28 de octubre 2004 - 00:00

Incorregible, Duhalde quiere ser jefe PJ sin ir a la urna

Eduardo Duhalde
Eduardo Duhalde
Es ya una costumbre para Eduardo Duhalde asumir cargos sin pasar antes por el zarandeo de las urnas. Así llegó a Olivos en 2002 y, ahora, otra vez sin conservar votos, quiere recuperar el cetro del peronismo de Buenos Aires que también alcanzó en listas únicas.

Duhalde
es candidato todopoderoso para capitanear el PJ de la provincia y, como carece de competidores, pretende quedar liberado de la amansadora que supone un domingo electoral logrando ser proclamado jefe partidario sin escalas ni urnas de por medio.

Pero la letra fría de la carta orgánica partidaria lo impide porque fija que, aun con boleta única, la elección se debe realizar y de ella debe participar al menos 5% del padrón habilitado. Es decir: en toda la provincia, deberían votar cerca de 100 afiliados.

Como sólo hay internas previstas en 22 municipios -otros más podrían cerrar acuerdos-, en el PJ entienden que realizar elecciones en los distritos que pactó listas de unidad no tiene sentido. «¿Para qué hacer un simulacro electoral?», arguyen los duhaldistas.

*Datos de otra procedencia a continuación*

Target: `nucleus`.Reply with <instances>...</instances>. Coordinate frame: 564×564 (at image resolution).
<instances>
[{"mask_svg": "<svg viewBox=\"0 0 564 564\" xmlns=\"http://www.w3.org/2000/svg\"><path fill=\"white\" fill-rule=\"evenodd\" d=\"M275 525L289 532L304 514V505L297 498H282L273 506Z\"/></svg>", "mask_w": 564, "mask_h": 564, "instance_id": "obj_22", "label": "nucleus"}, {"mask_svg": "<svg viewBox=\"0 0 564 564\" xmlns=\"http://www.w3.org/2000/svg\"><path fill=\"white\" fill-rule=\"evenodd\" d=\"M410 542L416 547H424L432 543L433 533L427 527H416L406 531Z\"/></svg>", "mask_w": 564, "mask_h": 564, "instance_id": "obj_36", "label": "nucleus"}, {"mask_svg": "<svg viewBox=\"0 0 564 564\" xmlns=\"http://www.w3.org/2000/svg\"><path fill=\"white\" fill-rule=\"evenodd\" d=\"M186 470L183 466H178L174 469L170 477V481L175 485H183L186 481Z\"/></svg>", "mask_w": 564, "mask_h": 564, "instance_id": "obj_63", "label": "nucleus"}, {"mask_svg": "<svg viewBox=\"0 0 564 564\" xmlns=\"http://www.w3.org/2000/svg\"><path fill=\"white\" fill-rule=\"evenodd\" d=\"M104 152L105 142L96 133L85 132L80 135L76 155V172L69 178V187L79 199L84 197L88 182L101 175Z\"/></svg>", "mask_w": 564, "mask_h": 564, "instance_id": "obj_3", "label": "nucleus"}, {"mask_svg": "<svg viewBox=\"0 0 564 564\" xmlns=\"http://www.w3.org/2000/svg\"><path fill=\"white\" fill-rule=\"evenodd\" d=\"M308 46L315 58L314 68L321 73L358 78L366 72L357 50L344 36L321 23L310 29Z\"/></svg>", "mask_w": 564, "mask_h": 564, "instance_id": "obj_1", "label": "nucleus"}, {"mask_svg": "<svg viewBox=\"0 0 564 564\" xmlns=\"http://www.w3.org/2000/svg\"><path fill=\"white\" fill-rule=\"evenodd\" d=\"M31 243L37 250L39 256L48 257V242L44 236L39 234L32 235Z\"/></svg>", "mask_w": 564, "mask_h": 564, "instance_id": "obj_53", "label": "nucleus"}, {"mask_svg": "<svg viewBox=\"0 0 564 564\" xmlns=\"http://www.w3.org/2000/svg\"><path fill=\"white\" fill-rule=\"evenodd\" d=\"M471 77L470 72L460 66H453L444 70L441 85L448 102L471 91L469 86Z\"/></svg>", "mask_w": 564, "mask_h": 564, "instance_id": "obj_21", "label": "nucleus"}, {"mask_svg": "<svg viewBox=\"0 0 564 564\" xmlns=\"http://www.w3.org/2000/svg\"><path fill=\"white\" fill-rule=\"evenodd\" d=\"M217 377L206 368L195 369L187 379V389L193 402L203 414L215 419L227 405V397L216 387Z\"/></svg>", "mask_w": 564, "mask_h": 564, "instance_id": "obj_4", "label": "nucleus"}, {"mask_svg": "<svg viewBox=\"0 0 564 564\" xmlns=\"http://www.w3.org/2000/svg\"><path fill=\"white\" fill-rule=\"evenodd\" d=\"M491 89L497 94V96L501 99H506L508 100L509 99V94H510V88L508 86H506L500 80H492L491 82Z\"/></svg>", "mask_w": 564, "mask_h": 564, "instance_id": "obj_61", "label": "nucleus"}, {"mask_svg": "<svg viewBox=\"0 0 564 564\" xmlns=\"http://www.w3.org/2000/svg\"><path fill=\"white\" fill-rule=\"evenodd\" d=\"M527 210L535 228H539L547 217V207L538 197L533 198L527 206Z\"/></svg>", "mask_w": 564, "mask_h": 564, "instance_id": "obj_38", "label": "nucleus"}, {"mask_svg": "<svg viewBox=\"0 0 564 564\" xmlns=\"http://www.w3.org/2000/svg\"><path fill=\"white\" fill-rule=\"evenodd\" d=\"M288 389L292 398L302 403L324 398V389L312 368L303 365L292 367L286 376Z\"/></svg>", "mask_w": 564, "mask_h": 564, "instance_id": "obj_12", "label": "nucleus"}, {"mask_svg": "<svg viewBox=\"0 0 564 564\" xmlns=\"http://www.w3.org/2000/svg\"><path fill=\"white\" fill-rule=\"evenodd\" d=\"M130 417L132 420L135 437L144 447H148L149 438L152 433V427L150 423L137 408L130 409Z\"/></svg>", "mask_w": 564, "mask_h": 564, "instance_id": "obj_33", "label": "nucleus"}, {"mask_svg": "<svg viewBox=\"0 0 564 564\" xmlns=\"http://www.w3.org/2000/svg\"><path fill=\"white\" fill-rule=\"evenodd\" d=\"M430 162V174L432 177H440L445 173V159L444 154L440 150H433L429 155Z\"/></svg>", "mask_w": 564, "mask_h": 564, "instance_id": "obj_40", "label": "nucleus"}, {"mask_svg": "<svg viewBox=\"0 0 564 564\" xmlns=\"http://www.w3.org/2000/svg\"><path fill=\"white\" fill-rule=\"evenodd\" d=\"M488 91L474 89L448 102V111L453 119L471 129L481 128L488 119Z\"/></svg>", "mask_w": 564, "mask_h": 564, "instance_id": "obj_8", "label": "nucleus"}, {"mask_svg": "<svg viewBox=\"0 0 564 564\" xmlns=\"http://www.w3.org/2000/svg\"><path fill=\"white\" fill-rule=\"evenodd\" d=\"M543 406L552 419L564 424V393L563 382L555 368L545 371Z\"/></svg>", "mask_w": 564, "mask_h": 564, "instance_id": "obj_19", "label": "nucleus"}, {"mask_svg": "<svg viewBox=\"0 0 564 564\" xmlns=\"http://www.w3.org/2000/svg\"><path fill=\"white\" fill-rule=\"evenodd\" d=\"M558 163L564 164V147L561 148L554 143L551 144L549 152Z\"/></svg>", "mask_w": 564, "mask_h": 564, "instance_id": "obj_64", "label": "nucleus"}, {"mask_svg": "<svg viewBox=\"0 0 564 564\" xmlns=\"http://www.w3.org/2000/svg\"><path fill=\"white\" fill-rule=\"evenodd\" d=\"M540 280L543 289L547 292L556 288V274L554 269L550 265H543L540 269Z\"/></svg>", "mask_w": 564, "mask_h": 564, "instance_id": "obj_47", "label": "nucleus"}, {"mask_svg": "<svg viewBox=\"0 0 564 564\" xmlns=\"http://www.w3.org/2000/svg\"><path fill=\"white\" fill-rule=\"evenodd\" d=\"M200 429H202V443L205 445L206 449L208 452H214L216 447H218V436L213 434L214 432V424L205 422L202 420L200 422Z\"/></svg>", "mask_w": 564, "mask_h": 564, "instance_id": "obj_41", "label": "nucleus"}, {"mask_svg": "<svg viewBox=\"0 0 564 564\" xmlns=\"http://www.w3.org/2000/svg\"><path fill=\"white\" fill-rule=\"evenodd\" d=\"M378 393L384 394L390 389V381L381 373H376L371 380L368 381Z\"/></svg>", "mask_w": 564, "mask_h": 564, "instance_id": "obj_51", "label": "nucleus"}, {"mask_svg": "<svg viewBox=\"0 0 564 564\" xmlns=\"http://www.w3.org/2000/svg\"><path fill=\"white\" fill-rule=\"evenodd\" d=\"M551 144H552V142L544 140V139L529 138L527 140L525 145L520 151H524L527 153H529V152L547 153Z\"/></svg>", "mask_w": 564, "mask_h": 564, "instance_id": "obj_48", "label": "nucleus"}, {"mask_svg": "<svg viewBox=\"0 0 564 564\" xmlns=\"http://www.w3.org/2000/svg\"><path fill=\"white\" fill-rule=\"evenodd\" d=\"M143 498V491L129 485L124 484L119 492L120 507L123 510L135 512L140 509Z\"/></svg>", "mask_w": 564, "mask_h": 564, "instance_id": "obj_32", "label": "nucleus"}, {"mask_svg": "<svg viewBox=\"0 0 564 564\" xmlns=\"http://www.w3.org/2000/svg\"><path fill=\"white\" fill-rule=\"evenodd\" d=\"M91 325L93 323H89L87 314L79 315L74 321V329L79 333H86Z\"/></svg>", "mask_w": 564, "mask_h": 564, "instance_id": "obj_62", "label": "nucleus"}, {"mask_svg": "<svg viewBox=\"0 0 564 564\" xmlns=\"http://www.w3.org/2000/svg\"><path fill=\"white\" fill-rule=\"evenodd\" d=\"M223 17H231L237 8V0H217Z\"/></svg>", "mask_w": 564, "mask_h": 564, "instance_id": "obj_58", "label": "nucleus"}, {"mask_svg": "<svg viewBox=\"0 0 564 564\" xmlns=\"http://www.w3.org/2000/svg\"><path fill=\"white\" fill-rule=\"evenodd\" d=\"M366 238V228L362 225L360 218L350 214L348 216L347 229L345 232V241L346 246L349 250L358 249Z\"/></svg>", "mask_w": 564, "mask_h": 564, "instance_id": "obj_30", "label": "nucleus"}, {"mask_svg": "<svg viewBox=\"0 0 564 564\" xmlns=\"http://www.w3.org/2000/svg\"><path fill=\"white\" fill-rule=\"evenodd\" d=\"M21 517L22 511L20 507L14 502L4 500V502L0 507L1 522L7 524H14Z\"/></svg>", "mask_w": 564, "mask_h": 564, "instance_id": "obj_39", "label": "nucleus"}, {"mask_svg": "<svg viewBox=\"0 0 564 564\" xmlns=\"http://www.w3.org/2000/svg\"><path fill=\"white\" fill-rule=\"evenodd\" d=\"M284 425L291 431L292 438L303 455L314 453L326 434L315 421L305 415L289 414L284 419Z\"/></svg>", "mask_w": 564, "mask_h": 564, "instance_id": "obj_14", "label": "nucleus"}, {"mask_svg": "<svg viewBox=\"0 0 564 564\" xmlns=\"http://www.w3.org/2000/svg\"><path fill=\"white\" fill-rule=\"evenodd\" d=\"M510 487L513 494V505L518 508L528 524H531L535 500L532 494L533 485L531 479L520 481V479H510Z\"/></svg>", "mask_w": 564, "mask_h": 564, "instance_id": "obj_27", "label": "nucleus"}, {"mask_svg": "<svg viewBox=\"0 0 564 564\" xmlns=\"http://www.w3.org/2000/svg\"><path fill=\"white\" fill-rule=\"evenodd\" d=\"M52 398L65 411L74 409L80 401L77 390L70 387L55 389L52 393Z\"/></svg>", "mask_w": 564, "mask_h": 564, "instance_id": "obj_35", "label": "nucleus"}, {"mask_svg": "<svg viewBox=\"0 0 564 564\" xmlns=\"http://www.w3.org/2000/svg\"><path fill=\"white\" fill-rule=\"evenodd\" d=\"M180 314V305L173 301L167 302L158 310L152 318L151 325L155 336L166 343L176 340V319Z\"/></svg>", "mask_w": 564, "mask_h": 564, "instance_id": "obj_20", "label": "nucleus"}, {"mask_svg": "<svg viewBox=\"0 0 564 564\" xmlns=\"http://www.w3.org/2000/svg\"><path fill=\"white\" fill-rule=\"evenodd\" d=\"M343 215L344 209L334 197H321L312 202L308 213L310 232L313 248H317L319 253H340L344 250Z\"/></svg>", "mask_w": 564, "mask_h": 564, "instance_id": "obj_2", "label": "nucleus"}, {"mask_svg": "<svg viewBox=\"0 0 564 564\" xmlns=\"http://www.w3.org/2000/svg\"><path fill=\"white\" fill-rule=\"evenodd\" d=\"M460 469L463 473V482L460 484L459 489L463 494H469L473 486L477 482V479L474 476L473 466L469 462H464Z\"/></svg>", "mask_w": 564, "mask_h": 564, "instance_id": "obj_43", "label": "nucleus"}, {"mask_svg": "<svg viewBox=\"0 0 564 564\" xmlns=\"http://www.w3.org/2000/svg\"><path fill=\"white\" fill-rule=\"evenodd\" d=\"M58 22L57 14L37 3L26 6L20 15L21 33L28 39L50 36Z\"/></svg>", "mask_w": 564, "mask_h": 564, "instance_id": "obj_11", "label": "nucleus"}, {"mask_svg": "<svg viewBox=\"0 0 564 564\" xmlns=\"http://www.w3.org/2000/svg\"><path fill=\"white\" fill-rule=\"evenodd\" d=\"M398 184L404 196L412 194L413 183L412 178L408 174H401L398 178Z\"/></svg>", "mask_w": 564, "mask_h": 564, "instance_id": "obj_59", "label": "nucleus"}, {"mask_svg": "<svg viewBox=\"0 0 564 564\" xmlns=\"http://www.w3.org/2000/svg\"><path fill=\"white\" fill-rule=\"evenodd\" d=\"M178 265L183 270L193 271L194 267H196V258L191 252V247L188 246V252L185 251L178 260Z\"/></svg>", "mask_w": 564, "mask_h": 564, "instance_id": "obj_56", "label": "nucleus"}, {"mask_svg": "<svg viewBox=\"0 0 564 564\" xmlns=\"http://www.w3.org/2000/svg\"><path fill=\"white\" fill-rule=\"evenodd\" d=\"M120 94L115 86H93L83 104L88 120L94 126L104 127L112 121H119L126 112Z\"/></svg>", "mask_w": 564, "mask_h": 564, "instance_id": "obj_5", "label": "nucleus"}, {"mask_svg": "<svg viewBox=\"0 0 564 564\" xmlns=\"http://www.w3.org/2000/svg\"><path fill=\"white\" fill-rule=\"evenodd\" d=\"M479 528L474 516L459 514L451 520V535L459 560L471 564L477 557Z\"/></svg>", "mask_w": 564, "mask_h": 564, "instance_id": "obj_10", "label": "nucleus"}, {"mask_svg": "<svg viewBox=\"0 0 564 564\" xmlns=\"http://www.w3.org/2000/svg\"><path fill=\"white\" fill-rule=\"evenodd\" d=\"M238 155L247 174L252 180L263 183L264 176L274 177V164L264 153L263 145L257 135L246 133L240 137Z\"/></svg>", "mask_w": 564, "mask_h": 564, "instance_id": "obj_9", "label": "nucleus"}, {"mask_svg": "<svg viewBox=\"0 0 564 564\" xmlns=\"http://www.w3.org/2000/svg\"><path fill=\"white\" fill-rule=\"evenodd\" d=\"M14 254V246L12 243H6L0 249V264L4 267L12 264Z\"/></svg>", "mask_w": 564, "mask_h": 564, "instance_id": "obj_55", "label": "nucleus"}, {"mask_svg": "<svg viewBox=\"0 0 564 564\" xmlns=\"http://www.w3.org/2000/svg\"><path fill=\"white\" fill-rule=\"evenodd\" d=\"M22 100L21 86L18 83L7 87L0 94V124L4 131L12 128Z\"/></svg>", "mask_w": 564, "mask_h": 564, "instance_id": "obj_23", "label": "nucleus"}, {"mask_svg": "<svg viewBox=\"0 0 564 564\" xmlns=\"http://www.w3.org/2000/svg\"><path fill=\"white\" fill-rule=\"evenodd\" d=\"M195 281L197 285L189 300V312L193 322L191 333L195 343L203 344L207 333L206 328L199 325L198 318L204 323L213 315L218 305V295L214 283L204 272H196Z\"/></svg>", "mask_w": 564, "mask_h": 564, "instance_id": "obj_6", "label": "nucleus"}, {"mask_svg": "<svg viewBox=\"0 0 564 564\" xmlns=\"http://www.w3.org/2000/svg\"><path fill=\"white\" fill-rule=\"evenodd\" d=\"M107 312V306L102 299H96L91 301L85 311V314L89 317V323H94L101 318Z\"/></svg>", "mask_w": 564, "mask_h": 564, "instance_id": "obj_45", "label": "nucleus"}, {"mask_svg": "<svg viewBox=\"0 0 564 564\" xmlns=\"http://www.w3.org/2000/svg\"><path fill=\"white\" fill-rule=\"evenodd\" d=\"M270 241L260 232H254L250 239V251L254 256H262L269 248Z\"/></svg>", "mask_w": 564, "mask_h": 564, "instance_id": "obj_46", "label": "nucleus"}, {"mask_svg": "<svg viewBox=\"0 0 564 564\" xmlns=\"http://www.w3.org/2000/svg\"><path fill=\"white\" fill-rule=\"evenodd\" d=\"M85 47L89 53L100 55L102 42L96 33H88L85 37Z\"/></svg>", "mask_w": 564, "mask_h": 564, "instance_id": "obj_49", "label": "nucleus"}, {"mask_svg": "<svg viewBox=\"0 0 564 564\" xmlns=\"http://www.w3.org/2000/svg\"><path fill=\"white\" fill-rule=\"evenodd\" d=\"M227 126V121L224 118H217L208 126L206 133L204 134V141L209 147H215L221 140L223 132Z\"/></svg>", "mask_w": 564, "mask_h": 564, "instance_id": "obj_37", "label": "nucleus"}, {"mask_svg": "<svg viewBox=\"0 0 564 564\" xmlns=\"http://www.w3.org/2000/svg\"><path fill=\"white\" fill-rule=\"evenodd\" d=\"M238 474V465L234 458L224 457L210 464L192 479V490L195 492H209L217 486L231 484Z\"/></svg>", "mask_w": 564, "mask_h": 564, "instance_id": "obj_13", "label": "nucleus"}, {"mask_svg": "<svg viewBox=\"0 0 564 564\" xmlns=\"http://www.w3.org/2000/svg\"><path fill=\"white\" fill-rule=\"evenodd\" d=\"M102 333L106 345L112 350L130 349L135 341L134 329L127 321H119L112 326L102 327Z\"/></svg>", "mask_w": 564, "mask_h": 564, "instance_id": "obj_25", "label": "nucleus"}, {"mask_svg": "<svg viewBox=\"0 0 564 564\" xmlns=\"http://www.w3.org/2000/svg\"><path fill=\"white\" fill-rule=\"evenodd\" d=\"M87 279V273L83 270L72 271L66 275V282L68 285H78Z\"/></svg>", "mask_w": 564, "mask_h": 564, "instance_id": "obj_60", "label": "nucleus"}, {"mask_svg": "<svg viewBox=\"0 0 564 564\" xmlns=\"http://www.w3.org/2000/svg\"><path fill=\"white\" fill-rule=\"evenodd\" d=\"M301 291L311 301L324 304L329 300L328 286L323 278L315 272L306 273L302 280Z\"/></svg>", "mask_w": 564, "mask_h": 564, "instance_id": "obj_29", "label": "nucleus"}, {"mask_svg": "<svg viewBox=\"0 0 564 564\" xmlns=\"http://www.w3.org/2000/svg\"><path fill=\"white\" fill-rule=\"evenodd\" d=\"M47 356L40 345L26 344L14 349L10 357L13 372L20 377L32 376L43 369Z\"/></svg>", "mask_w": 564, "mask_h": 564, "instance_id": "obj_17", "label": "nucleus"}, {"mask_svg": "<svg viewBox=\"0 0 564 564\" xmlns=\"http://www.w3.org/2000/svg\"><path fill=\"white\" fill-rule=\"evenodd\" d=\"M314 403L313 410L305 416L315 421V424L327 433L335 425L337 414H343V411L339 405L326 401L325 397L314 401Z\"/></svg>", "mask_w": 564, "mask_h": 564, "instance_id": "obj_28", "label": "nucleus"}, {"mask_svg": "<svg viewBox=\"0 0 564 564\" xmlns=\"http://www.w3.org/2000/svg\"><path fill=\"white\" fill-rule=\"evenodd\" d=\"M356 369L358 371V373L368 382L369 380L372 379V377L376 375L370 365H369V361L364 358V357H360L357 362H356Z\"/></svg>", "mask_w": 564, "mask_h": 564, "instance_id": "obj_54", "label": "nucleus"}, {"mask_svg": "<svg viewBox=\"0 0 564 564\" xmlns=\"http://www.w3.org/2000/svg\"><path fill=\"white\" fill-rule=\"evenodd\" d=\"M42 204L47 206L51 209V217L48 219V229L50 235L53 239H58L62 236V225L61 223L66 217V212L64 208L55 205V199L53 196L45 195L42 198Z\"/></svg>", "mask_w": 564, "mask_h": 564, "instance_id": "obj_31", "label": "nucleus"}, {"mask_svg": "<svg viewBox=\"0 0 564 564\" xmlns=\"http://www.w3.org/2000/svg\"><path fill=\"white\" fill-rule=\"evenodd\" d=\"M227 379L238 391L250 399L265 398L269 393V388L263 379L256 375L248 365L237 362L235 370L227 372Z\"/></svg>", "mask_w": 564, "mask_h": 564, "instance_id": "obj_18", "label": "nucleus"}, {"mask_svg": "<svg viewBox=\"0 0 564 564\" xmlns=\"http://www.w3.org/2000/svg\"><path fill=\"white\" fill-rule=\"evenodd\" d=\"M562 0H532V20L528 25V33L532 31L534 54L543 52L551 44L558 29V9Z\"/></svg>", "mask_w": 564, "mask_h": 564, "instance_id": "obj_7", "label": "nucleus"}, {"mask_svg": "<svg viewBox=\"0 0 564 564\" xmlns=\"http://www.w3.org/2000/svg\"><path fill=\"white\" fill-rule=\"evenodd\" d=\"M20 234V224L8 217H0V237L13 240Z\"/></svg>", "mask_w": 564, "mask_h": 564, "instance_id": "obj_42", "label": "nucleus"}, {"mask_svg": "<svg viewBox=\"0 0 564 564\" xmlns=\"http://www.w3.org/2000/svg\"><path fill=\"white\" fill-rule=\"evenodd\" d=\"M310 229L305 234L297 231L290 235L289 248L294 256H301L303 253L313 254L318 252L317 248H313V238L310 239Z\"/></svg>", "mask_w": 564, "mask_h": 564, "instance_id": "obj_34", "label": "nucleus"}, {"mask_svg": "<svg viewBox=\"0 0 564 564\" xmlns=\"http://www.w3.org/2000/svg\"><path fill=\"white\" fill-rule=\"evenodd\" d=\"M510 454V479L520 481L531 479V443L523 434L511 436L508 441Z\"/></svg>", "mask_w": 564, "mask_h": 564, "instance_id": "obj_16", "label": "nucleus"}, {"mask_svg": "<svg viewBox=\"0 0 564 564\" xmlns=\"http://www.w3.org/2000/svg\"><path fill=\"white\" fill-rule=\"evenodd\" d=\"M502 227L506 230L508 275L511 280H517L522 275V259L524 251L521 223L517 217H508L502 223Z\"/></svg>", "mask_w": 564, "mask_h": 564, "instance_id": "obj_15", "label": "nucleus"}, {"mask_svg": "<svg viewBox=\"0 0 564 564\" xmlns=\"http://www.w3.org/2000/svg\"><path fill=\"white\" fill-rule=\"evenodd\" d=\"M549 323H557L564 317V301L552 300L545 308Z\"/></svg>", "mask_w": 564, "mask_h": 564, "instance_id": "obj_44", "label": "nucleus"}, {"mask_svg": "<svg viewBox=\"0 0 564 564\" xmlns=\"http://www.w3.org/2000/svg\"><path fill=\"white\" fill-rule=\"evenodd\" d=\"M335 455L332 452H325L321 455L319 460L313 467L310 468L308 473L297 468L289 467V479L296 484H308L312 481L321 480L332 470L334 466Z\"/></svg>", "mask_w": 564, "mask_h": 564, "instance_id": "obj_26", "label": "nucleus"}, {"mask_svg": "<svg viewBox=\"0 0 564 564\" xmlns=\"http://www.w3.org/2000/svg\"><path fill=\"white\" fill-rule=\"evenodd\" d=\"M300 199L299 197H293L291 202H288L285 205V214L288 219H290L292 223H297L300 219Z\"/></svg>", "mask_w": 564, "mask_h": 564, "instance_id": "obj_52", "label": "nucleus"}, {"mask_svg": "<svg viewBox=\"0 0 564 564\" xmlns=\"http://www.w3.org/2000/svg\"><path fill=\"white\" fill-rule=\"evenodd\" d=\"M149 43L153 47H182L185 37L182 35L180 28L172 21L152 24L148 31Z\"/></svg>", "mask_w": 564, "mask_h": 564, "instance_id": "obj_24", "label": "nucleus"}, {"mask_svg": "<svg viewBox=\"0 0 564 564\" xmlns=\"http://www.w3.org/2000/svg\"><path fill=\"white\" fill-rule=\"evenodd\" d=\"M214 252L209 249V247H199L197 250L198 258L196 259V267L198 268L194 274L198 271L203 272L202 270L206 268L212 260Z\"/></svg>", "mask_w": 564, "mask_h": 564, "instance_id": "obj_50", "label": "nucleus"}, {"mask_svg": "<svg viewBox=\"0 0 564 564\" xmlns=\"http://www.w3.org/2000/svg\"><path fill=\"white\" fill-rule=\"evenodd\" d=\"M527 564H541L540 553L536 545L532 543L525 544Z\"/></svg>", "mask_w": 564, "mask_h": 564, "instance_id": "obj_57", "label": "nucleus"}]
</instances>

Históricamente, en las primarias con boleta única -como la del '99 que proclamó a Duhalde-votan menos afiliados que lo que establece la Carta Orgánica pero, doctorados en los malabares comiciales, los caciques luego muestran papeles que reflejan 5% que reclama la ley.

Por eso, hace dos semanas, el Consejo del PJ empezó a celebrar un recurso para saltear la interna. De todos modos, el apoderado Jorge Landau todavía no le encontró el atajo para pedirle formalmente al juez con competencia electoral Humberto Blanco que los exima de ir a elecciones.

• Formalismo

Todavía, confiaron fuentes partidarias, ningún escrito llegó al despacho de Blanco. Pero no pasarán muchos días hasta que Landau le haga una visita para, formalmente, solicitarle la autorización para evitar la interna en aquellos municipios que pactaron una sola papeleta.

Claro que la diversión está en los campamentos en que la unidad no fue posible, donde aparecen personajes de frondoso currículum, portadores de apellido, algún « cazarrecompensas» y hasta un cuñado famoso.

• Para las revistas del corazón, hay una primaria con nombre taquillero. En Cañuelas, en el conurbano sur, se presenta como candidata
Marisa Fassi, hermana de Natalia, la vedette de Gerardo Sofovich que sedujo a Carlos Tevez. ¿Se interesará el jugador de Boca, hasta hoy de vacacionesen Buzios, en hacer campaña junto con su cuñada? Si lo hace, no tendrá una parada fácil: enfrente de la hermana de su novia está la senadora provincial Cristina Rasquetti, dama que goza del vigoroso apoyo de Duhalde.

• Otro que quiso explotar el DNI fue un dirigente de Tigre cuyo nombre es
Juan Domingo Perón y declara un parentesco lejano con el creador del justicialismo. Intentó enfrentar a Sergio Massa, titular de la ANSeS, pero cuando le miraron los papeles, salió a la luz que 70 por ciento de los anotados en la lista opositora no estaban, siquiera, afiliados al PJ. Al final, la boleta fue a parar a la papelera.

• Quien todavía se resiste a ese destino es el principiante
José Luis Seoane que, en Quilmes, inscribió una nómina para enfrentar al generalato peronista que, milagros de la política, se apiló en una sala lista con Aníbal Fernández como candidato a presidente del partido. En esa misma tira conviven Eduardo Camaño, Federico Scarabino, Tránstio Saucedo y hasta Angel Abaste.

• En Quilmes confían en que se repita la historia de Lomas de Zamora donde la kirchnerista
Marcela Bianchi, sostenida por Juan Gabriel Mariotto -número dos de José «Pepe» Albistur en la Secretaría de Medios-desistió de combatir y el viernes pasado se presentó ante Hugo Curto y Jorge Landau para dar de baja su boleta a cambio de que le cedan cuatro congresales provinciales.

• No tuvo la misma suerte -todavía-
Alberto Balestrini que, como efecto colateral del pataleo y renunciamiento a integrar la boleta por la Tercera, vio florecer en La Matanza un polo opositor animado por Raúl Mathiú y el ex intendente Héctor Cozzi. No logró Balestrini desactivar a esos rebeldes, algo que sí consiguieron Juan José Mussi en Berazategui y Mariano West en Moreno.